STATED EXERCISE A: Pick out each line of the records that contains the word "every".

[FFmpeg-devel] [PATCH v2] avfilter/vf_bwdif: add x86 SIMD
Thomas Mundt
loudmax at yahoo.de
Sat Mar 5 21:20:48 CET 2016
This new patch adds x86 SIMD support up to 12 bit.
Please comment.
Signed-off-by: Thomas Mundt <loudmax at yahoo.de>
---
libavfilter/bwdif.h | 72 +++++++++++
libavfilter/vf_bwdif.c | 69 +++--------
libavfilter/x86/Makefile | 2 +
libavfilter/x86/vf_bwdif.asm | 266 ++++++++++++++++++++++++++++++++++++++++
libavfilter/x86/vf_bwdif_init.c | 78 ++++++++++++
5 files changed, 432 insertions(+), 55 deletions(-)
create mode 100644 libavfilter/bwdif.h
create mode 100644 libavfilter/x86/vf_bwdif.asm
create mode 100644 libavfilter/x86/vf_bwdif_init.c
diff --git a/libavfilter/bwdif.h b/libavfilter/bwdif.h
new file mode 100644
index 0000000..8b42c76
--- /dev/null
+++ b/libavfilter/bwdif.h
@@ -0,0 +1,72 @@
+/*
+ * This file is part of FFmpeg.

STATED EXERCISE B: Copy out the whole bwdif patch email word for word, with nothing changed or left out.

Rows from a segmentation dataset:
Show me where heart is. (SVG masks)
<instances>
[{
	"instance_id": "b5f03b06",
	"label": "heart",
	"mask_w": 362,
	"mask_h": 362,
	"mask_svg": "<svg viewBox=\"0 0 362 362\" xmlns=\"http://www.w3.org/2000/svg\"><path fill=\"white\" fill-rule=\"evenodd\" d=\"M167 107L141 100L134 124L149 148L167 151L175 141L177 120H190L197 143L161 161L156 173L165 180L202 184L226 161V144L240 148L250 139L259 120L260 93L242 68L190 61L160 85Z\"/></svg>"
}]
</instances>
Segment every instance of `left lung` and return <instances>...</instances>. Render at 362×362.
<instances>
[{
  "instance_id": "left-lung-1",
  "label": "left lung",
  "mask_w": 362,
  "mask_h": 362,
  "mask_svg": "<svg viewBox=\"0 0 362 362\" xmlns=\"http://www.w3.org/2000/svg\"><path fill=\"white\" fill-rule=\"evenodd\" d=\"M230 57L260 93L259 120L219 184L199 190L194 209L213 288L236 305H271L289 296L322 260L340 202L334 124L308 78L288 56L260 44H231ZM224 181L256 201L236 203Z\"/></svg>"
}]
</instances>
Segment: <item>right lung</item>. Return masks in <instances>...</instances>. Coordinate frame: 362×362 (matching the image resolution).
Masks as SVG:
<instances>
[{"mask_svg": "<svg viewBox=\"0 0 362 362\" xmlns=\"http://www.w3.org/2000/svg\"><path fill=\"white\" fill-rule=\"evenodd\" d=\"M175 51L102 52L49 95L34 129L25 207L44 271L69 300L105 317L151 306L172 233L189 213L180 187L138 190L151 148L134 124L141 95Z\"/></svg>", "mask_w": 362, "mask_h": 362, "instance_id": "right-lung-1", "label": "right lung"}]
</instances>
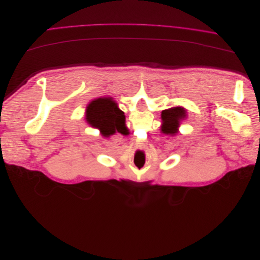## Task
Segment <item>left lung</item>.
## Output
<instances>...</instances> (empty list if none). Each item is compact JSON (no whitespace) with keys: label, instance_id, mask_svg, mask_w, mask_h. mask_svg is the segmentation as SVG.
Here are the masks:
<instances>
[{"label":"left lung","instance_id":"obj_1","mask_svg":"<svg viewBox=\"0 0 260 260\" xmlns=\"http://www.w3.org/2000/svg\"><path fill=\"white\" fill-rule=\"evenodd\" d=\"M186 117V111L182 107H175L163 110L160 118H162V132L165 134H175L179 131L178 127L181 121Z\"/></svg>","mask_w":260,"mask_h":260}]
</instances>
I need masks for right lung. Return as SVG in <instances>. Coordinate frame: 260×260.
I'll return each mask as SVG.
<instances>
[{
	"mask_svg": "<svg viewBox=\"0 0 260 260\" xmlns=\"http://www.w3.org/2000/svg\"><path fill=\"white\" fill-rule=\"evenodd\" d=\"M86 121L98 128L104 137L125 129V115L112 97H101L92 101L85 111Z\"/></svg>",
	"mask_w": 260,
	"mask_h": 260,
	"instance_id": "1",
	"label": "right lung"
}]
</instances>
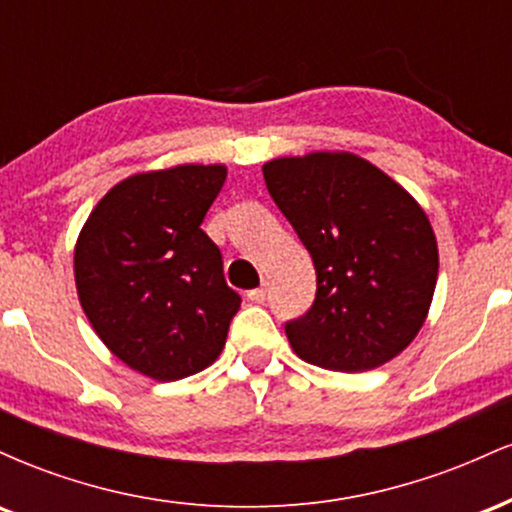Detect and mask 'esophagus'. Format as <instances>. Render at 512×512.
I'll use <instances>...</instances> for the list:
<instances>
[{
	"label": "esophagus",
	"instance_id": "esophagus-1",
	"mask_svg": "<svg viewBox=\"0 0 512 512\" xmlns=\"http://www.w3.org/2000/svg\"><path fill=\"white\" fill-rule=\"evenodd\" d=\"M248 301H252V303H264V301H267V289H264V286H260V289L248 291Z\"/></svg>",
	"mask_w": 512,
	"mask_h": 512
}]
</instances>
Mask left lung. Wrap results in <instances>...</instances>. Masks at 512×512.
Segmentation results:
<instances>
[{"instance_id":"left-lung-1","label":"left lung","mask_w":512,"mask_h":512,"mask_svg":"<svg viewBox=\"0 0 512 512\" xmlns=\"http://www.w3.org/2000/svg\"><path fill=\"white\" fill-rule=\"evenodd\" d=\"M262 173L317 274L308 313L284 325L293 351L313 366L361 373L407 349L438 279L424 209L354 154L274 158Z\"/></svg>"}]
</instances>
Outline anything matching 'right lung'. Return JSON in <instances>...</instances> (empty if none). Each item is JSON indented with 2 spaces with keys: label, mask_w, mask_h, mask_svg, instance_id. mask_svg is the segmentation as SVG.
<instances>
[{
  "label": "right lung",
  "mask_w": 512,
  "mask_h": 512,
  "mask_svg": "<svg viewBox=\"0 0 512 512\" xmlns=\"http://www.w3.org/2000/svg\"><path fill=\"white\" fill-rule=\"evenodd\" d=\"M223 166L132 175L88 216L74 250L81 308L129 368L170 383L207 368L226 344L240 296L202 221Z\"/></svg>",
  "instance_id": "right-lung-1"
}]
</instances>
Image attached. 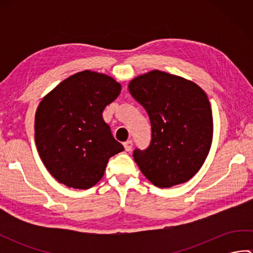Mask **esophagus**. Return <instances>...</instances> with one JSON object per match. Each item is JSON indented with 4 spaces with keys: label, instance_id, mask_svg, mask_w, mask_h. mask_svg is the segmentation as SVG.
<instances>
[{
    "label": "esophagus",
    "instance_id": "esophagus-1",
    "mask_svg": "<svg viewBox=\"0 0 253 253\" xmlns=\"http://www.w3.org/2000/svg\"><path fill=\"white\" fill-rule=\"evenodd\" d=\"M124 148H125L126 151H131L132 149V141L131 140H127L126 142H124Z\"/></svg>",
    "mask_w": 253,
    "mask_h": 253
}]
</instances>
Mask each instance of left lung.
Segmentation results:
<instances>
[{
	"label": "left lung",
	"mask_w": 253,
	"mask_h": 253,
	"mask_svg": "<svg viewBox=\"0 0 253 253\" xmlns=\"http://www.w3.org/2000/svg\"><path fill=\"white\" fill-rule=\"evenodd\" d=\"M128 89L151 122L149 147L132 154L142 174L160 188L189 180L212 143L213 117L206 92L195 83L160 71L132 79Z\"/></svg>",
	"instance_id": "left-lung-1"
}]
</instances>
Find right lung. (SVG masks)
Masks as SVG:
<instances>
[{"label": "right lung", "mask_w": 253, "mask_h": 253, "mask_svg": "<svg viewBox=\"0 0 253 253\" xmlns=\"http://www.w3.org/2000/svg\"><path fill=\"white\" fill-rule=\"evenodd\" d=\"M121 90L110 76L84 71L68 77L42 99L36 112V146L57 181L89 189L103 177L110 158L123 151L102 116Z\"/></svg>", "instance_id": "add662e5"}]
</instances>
---
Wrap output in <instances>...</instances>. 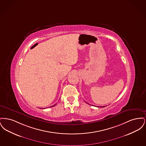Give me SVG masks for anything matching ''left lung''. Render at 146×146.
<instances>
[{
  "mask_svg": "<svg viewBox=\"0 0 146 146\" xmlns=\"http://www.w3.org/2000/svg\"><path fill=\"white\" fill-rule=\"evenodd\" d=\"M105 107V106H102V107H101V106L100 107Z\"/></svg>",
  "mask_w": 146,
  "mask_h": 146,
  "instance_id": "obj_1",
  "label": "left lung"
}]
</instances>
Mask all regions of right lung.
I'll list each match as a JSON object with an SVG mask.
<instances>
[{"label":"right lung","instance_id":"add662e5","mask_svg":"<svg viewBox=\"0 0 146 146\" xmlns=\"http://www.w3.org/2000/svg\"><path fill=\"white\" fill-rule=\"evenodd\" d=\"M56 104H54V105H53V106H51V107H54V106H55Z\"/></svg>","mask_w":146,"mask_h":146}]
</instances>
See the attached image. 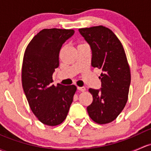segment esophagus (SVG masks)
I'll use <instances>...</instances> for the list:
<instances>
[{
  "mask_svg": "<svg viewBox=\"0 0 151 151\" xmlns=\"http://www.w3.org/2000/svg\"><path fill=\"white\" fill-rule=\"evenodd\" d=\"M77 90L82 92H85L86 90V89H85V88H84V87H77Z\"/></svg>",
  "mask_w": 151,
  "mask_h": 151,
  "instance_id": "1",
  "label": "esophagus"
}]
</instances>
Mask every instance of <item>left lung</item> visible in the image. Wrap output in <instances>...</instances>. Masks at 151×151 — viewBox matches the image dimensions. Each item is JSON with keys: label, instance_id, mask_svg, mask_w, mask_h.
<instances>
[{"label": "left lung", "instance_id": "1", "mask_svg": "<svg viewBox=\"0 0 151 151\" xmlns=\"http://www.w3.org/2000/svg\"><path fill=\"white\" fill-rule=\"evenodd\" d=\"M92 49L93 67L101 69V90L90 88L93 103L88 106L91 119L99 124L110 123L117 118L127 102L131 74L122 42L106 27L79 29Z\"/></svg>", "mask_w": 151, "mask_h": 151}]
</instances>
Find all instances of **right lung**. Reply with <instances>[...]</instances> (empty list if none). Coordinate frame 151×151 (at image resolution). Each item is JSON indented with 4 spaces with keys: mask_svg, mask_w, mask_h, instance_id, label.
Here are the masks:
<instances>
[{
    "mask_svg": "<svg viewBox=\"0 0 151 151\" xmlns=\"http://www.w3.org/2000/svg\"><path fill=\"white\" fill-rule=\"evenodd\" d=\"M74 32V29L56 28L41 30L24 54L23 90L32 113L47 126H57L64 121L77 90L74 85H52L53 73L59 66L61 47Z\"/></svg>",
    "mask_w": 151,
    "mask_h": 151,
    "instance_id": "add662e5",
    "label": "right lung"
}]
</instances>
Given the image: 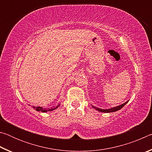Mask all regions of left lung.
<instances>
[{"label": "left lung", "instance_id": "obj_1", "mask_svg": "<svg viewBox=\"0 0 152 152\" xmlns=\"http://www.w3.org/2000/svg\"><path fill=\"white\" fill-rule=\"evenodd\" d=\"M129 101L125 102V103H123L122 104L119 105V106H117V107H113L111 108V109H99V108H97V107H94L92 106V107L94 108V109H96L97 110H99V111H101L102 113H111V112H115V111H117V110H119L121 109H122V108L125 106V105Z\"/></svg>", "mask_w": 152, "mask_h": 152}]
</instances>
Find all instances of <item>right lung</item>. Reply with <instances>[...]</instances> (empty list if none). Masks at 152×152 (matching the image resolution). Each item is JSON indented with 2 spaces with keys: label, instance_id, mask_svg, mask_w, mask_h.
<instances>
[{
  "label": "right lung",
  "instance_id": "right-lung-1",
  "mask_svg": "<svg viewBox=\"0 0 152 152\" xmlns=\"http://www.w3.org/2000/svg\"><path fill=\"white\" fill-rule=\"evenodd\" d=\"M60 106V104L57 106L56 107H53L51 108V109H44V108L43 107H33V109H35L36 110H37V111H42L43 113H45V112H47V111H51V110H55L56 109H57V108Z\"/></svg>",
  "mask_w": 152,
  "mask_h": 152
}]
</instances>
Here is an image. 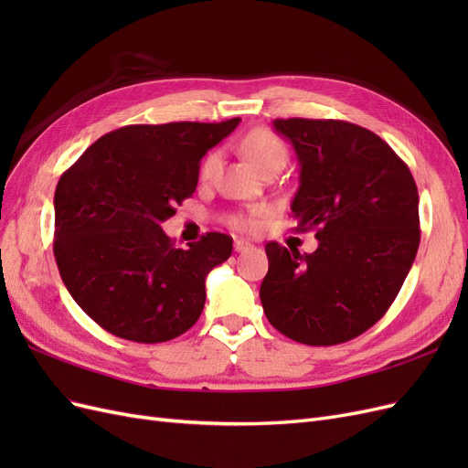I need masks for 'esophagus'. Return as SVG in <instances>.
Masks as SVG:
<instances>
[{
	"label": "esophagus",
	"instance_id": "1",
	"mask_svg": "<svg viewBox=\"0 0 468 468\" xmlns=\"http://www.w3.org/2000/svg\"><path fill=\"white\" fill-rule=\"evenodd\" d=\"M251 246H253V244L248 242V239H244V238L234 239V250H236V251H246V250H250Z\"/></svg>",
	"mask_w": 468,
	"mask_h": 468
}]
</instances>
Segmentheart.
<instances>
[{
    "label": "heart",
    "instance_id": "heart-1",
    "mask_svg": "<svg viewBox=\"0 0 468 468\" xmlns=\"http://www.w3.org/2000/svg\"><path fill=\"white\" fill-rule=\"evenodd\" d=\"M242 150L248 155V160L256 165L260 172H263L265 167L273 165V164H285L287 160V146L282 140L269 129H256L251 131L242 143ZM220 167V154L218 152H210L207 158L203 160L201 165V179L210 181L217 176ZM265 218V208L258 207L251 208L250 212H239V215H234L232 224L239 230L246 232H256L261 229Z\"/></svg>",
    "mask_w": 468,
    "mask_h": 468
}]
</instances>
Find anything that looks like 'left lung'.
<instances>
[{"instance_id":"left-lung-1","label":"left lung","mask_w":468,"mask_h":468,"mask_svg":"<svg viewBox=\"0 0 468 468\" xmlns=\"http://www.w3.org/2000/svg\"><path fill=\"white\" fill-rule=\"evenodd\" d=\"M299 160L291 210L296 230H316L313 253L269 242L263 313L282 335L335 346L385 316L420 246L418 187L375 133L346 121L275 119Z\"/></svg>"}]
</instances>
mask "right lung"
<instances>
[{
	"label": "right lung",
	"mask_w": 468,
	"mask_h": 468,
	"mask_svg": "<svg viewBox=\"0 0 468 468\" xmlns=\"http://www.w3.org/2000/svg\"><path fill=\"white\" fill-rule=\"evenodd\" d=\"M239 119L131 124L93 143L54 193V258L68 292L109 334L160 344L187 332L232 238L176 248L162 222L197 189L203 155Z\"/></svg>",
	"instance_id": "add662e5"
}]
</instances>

COMPLETE OUTPUT A:
Segment every instance of `left lung` and return <instances>...</instances>. Render at 362×362.
Mask every instance of <item>left lung</item> visible in the image. Wrap output in <instances>...</instances>. Masks at 151×151 — viewBox matches the image dimensions. Each item is JSON with keys: label, instance_id, mask_svg, mask_w, mask_h.

COMPLETE OUTPUT B:
[FFmpeg-devel] [PATCH v2] avfilter/vf_bwdif: add x86 SIMD
Thomas Mundt
loudmax at yahoo.de
Sat Mar 5 21:20:48 CET 2016
This new patch adds x86 SIMD support up to 12 bit.
Please comment.
Signed-off-by: Thomas Mundt <loudmax at yahoo.de>
---
libavfilter/bwdif.h | 72 +++++++++++
libavfilter/vf_bwdif.c | 69 +++--------
libavfilter/x86/Makefile | 2 +
libavfilter/x86/vf_bwdif.asm | 266 ++++++++++++++++++++++++++++++++++++++++
libavfilter/x86/vf_bwdif_init.c | 78 ++++++++++++
5 files changed, 432 insertions(+), 55 deletions(-)
create mode 100644 libavfilter/bwdif.h
create mode 100644 libavfilter/x86/vf_bwdif.asm
create mode 100644 libavfilter/x86/vf_bwdif_init.c
diff --git a/libavfilter/bwdif.h b/libavfilter/bwdif.h
new file mode 100644
index 0000000..8b42c76
--- /dev/null
+++ b/libavfilter/bwdif.h
@@ -0,0 +1,72 @@
+/*
+ * This file is part of FFmpeg.